Sebelum menjatuhkan pilihan, Anda tentu akan menemui beberapa doula untuk berkenalan dan bertukar pengalaman. Anda dapat memanfaatkan momen tersebut sebagai waktu untuk menilai chemistry atau kecocokan. Sebab, akan percuma bila doula tersebut memiliki pengalaman segudang tetapi Anda tidak merasa nyaman dan akrab saat berinteraksi dengannya.
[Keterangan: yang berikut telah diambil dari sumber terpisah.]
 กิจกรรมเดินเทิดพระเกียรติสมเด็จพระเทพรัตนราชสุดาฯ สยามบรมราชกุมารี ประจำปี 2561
Ingatlah bahwa doula adalah orang yang akan sepanjang waktu bersama Anda. Doula juga yang akan memberikan dukungan psikis maupun mental pada diri Anda selama atau setelah kehamilan. Jika dari interaksi sederhana saja sudah tidak “klik”, pasti akan sulit untuk menjalin hubungan yang lebih dekat dengan doula tersebut.

Mengerti keadaan

Menurut dr. Fiona Amelia dari KlikDokter, meski doula tidak memiliki kemampuan dan wewenang terhadap segala tindakan medis terkait kehamilan dan setelah kelahiran, tetapi setidaknya ia mesti tahu tanda-tanda kegawatan yang mesti segera dirujuk ke rumah sakit.
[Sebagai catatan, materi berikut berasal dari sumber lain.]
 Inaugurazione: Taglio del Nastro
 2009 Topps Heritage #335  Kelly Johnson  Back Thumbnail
“Ya, jadi kepeduliannya bukan sekadar memberi semangat dan meringankan kecemasan. Ada baiknya bila doula itu juga mengerti tanda-tanda kegawatan pada ibu hamil atau ibu yang baru selesai melahirkan. Kalau hanya sekadar perhatian tanpa mengetahui gejala apa-apa, hal itu bisa merugikan si ibu,” jelas dr. Fiona.

Pengertian dari keluarga

Hal lain yang juga harus diperhatikan adalah pengertian dari pasangan, orang tua, atau pihak keluarga lainnya. Pasalnya, tak sedikit pihak keluarga yang merasa tidak dianggap atau tidak berguna ketika Anda memutuskan untuk menyewa jasa doula.

Semisal Anda sudah bertekad bulat untuk memanfaatkan jasa doula, sebaiknya diskusikan terlebih dahulu hal tersebut kepada pihak keluarga. Berikan mereka pengertian bahwa Anda memang membutuhkan orang selain keluarga untuk membantu segala kebutuhan kala hamil atau setelahnya. Tetapi ingat untuk tidak bersikap menghakimi seakan-akan mereka tidak berguna, sehingga Anda membutuhkan orang lain.